The W-route considers the variations in the potential of mean force (PMF) along a reaction path connecting two conformations of the system. This is the most physical, since it deals directly with the concept of the free energy surface associated with the protein conformation changes. From this point of view, it allows a direct computation of the gating charge controlling the voltage-dependent population equilibrium of a protein. However, this approach also puts the highest demand on simulations since one is required to provide more than a single conformational state of the protein, and also a path linking those conformations to compute the reversible work between them.

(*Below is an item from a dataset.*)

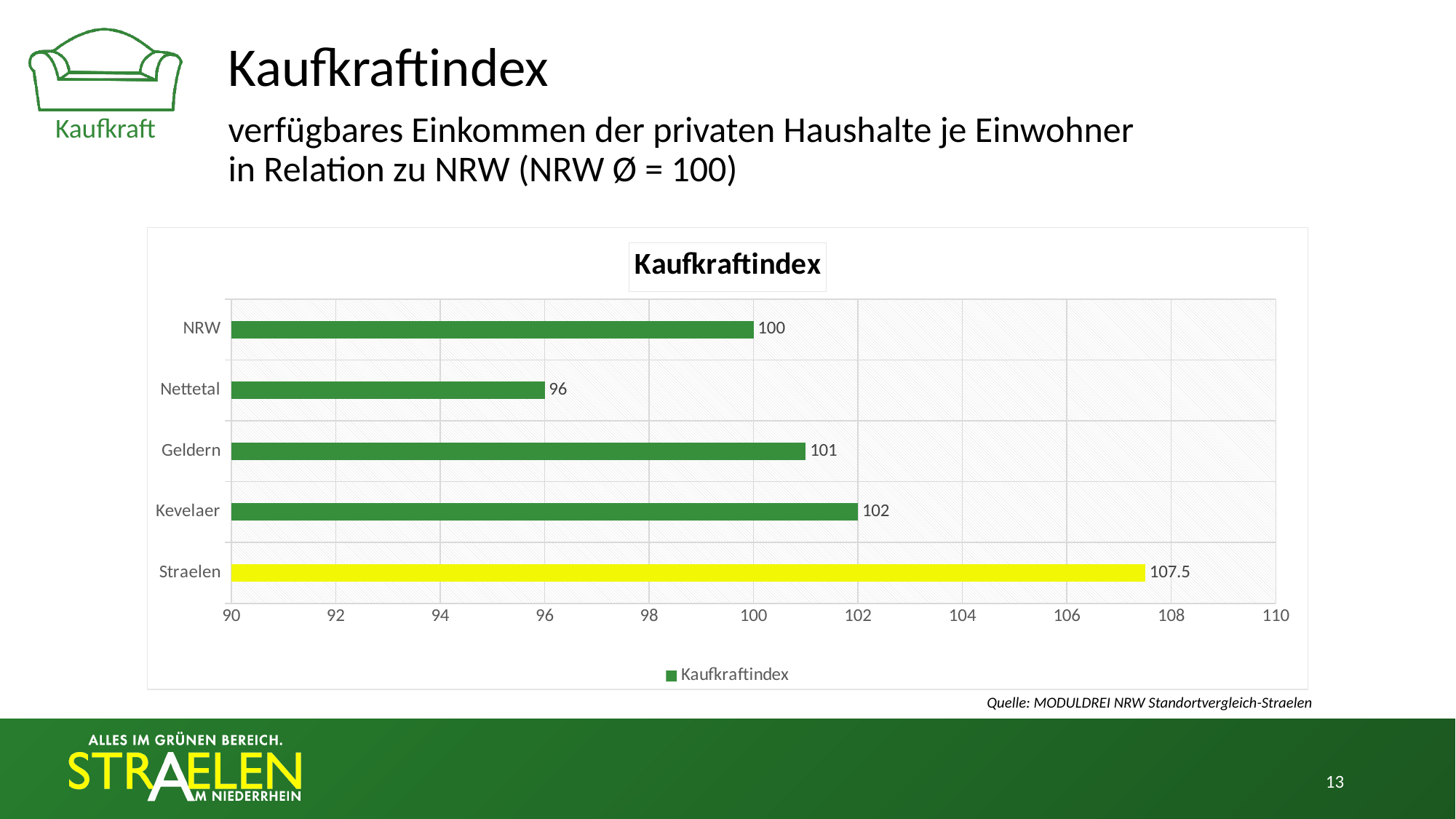
What is the Kaufkraftindex value for Nettetal? 96 Which category has the lowest Kaufkraftindex? Nettetal What kind of chart is shown on the slide? Bar chart How many categories are shown in the chart? 5 Which has a higher Kaufkraftindex, Geldern or Kevelaer? Kevelaer Which category has the highest Kaufkraftindex? Straelen What is the Kaufkraftindex value for Geldern? 101 Which bar in the chart is coloured yellow instead of green? Straelen What is the Kaufkraftindex value for Kevelaer? 102 What is the difference between the Kaufkraftindex of Straelen and NRW? 7.5 What is the difference between the Kaufkraftindex of Kevelaer and Nettetal? 6 What is the Kaufkraftindex value for Straelen? 107.5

The Q-route considers the average displacement charge as a function of the conformation of the system. This approach is perhaps the most straightforward to use. The only requirement is to perform end-point averages of the displacement charge at various voltages and in different conformational states of the protein. This is less demanding than the PMF-route since the pathway linking the various conformations is not needed, although the Q-route also requires a comparison between protein conformations. One disadvantage, however, is that it yields only the value of the total gating charge, with no simple way of achieving a residue-by-residue analysis.

The G-route considers the charging free energy of specific residues to extract the residue-based fractional field. This technique is slightly more involved because it requires FEP simulations for each residue, performed at two different membrane voltage V. It might be possible to extract rough estimates of the dimensionless coupling per residue by performing only end-point averages of the total electrostatic potential, although these tests suggest that the accuracy is better with FEP simulations. An important advantage of the G-route is that it allows a detailed decomposition of the contribution from each residue to the total gating charge. Furthermore, this technique makes it possible to extract the coupling of individual residues in a single protein conformation. Therefore, this technique can be used even when only a single conformation of the protein is available (i.e., the open-activated state of a potassium channel).